In this section, we impose growth conditions of $f$ and then apply
Theorem \ref{t2.1} to establish the existence of double positive
solutions of (\ref {e1}), (\ref {e2}).  We note that from the
nonnegativity of $f$, a solution $y$ of (\ref {e1}), (\ref {e2})
is both nonnegative and concave on $[0,1]$, and in addition, assumes
its maximum in the interval $(p,1)$. We will apply Theorem \ref{t2.1} to
a completely continuous operator whose kernel, $G(t,s)$, is the Green's function for
\begin{equation} \label{e3}
-y'' = 0,
\end{equation}
satisfying (\ref {e2}).  In this instance,
\begin{equation} \label{e4}
    G(t,s)=\begin{cases}
    t,&t\leq s\leq p,\\
    s,&s\leq t \text{ and } s \leq p,\\
    \frac{1-s}{1-p} t,&t \leq s \text{ and } s \geq p,\\
    s + \frac{p-s}{1-p} t,&p\leq s\leq t.\end{cases}
\end{equation}
Properties of $G(t,s)$ for which we will make use include
\begin{gather} \label{e5}
G(t,s) \leq G(s,s),\quad  0 \leq t,s \leq 1, \\  \label{e6}
G(t,s) \geq G(p,s), \quad  p \leq t \leq 1, \ 0 \leq s \leq 1.

####

*LIST OF TASKS*:
- A) Which conditions on $t$ and $s$ define the separate cases of $G(t,s)$ in the boundary value problem excerpt? List them all.
- B) Could you carry the boundary value problem excerpt on from its final inequality?

*DATASET EXCERPT*:
####

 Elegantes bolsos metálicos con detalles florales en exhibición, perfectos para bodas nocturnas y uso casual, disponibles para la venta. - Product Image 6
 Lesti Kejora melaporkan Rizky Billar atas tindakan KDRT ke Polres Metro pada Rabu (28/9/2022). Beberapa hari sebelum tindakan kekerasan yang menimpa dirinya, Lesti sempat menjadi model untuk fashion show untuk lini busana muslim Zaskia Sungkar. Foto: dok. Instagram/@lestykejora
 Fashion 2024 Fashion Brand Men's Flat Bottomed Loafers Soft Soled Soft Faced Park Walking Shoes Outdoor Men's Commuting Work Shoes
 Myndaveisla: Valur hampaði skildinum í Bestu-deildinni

####

*ANSWERS BY ITEM NUMBER*:
- A)
- $t \leq s \leq p$
- $s \leq t$ and $s \leq p$
- $t \leq s$ and $s \geq p$
- $p \leq s \leq t$

- B)
\end{gather}
Let the Banach space $\mathcal{B} = C[0,1]$ be equipped with the
norm $\|y\| = \max_{0 \leq t \leq 1} |y(t)|$, and choose the cone
$\mathcal{P} \subset \mathcal{B}$ defined by
$$
\mathcal{P} = \{y \in \mathcal{B}: y \text{ is concave and nonnegative-valued on }
[0,1], \text{ and } y(p) = y(1)\}.
$$
For the remainder of the paper, fix $r \in (p,1)$, and define the nonnegative,
increasing functionals, $\gamma, \theta$ and $\alpha$, on $\mathcal{P}$ by
\begin{gather*}
   \gamma (y) = \min_{p \leq t \leq r} y(t) = y(p) =  y(1),\\
   \theta (y) = \max_{0 \leq t \leq p}y(t) =  y(p), \\
   \alpha (y) = \max_{0 \leq t \leq r}y(t).
\end{gather*}
We observe that, for each $y \in \mathcal{P}$,
\begin{equation} \label{e7}
\gamma (y) = \theta (y) \leq \alpha (y).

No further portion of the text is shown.